> _To be done_: Please retype the text on CAVA's stock valuation word for word, starting at "Those assumptions require" and ending at "unit-level margin maturity.".

Under valuation model assumptions realized through 12/31/28, the stock is modeled using:
- Revenue Growth (CAGR): 23%
- Operating Margins: 6.4%
- Exit P/E Multiple: 100.6x
Based on these inputs, the model estimates a target price of $120, implying 43.5% total upside and a 15.4% annualized return over the next 2.5 years.
Those assumptions require sustained execution. Revenue growing at 23% annually means CAVA must keep opening restaurants and growing same-store sales simultaneously. The one-year historical revenue CAGR of 22.4% suggests that the pace is achievable. But it leaves little room for a traffic slowdown.
Operating margins of 6.4% represent meaningful expansion from the current 4.5% level. That expansion depends on labor cost management, menu pricing discipline, and the benefits of scale. CFO Tricia Tolivar noted that new restaurant openings in 2026 are exceeding expectations, with average unit volumes of $3 million and productivity at 100% or greater. That is an encouraging sign for unit-level margin maturity.

> _Entries supplied_:
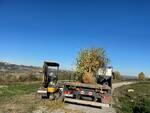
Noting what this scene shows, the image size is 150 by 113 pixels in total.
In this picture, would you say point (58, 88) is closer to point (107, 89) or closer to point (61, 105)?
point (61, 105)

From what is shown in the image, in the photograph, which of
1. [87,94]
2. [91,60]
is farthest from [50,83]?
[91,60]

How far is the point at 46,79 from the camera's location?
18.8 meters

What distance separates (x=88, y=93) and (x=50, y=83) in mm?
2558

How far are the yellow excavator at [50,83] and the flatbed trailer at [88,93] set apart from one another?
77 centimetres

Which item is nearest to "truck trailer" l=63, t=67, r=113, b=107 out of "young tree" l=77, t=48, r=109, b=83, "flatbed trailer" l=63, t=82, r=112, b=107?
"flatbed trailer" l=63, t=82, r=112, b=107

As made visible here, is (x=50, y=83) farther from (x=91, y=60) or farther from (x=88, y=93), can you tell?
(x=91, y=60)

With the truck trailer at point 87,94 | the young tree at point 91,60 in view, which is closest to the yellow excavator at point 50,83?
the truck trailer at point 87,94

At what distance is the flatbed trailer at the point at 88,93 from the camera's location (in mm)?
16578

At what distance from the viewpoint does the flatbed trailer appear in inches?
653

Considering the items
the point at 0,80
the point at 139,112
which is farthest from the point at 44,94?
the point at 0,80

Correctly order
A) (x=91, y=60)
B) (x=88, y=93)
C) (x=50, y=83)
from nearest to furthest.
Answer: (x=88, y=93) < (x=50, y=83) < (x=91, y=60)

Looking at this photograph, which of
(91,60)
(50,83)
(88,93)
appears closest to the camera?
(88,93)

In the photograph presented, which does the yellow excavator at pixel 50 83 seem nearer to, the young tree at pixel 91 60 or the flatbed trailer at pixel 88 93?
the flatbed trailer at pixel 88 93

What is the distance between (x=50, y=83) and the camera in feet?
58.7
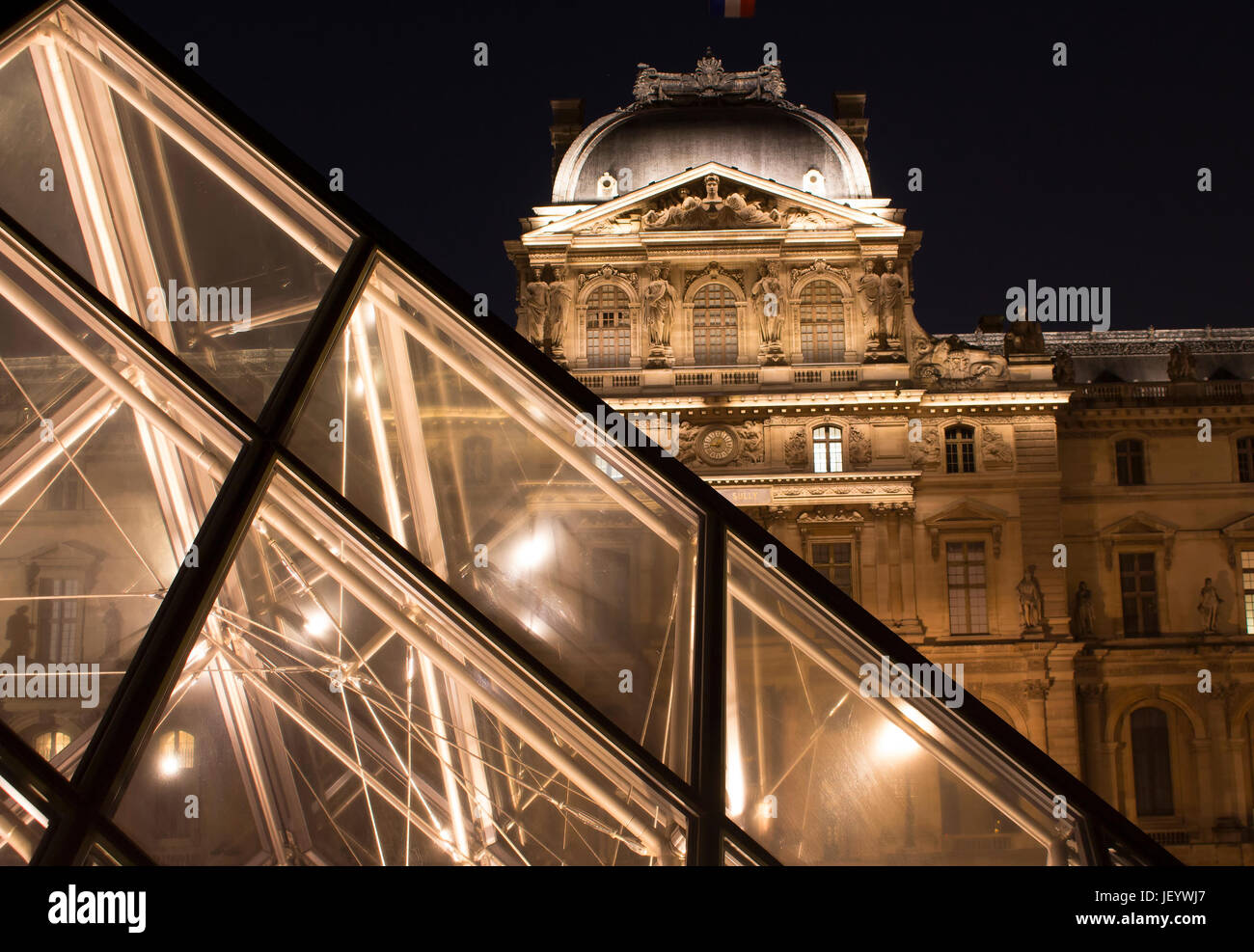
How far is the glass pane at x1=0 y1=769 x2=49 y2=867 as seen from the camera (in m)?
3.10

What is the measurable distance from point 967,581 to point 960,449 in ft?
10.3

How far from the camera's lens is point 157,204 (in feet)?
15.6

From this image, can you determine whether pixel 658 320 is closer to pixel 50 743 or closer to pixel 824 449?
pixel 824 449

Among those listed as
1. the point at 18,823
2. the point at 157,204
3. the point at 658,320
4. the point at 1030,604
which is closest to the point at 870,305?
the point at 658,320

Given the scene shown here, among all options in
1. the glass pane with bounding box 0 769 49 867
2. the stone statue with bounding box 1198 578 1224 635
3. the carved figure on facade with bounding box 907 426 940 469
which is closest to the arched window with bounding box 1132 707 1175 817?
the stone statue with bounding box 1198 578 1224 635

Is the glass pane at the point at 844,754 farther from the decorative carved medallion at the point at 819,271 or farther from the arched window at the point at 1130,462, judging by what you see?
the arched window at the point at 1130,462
==
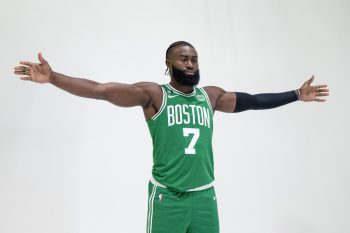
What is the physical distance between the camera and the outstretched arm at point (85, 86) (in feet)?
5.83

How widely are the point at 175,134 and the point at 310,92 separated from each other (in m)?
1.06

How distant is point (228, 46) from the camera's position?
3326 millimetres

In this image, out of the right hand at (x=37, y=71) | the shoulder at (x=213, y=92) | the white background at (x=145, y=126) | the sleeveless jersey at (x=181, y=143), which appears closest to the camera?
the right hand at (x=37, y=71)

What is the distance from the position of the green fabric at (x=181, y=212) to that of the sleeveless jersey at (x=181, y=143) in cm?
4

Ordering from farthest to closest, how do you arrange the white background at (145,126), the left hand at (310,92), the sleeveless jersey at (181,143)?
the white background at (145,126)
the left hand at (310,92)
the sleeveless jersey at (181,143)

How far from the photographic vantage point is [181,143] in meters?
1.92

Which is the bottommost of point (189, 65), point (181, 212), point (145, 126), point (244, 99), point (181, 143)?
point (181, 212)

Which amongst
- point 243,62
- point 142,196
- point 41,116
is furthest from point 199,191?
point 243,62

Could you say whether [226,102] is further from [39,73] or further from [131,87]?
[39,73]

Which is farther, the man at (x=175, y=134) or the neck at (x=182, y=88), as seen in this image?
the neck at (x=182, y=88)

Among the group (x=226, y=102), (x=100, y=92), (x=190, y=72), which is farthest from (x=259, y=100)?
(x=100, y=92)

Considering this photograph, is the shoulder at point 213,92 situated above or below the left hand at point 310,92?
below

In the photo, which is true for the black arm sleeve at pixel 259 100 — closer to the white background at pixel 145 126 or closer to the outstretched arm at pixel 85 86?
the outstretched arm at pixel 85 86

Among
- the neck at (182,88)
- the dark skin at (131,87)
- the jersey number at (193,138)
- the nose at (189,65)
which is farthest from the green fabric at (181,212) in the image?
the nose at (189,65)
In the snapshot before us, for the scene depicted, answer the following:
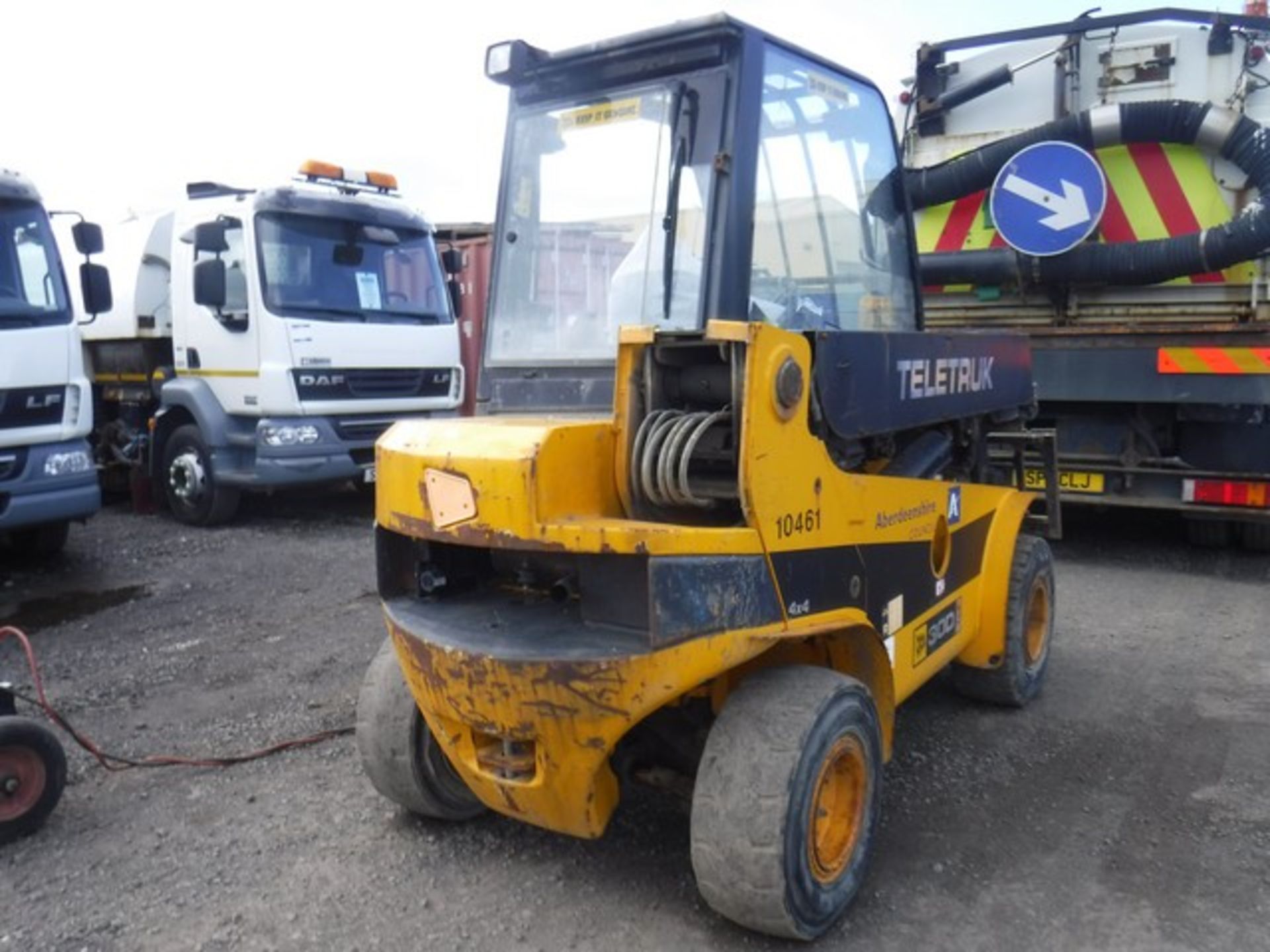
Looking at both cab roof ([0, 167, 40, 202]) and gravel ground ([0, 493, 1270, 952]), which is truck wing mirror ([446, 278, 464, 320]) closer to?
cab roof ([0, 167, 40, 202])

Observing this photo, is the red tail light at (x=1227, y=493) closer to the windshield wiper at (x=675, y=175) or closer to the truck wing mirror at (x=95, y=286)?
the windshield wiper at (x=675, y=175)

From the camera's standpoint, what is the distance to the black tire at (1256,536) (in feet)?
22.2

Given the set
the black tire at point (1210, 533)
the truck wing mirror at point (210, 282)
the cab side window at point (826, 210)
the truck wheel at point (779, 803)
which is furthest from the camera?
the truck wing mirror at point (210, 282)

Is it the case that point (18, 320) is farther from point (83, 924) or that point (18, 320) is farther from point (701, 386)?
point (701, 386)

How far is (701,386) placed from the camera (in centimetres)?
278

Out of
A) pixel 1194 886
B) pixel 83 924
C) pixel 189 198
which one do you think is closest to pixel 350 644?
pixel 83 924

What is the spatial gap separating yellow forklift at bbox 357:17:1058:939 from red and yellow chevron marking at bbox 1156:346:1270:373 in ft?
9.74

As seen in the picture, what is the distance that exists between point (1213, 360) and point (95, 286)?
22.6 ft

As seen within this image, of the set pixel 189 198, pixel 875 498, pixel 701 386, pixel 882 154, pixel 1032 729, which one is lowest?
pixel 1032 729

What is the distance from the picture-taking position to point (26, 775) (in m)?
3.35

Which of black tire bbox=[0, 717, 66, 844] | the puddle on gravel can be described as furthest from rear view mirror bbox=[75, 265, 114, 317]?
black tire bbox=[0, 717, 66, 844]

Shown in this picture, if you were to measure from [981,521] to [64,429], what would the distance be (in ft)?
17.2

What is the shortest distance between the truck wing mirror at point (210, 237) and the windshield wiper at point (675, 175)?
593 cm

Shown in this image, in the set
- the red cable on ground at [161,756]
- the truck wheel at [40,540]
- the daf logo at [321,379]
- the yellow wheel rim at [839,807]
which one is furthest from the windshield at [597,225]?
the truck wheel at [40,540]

> _Exercise output_:
Those assumptions require sustained execution. Revenue growing at 23% annually means CAVA must keep opening restaurants and growing same-store sales simultaneously. The one-year historical revenue CAGR of 22.4% suggests that the pace is achievable. But it leaves little room for a traffic slowdown.
Operating margins of 6.4% represent meaningful expansion from the current 4.5% level. That expansion depends on labor cost management, menu pricing discipline, and the benefits of scale. CFO Tricia Tolivar noted that new restaurant openings in 2026 are exceeding expectations, with average unit volumes of $3 million and productivity at 100% or greater. That is an encouraging sign for unit-level margin maturity.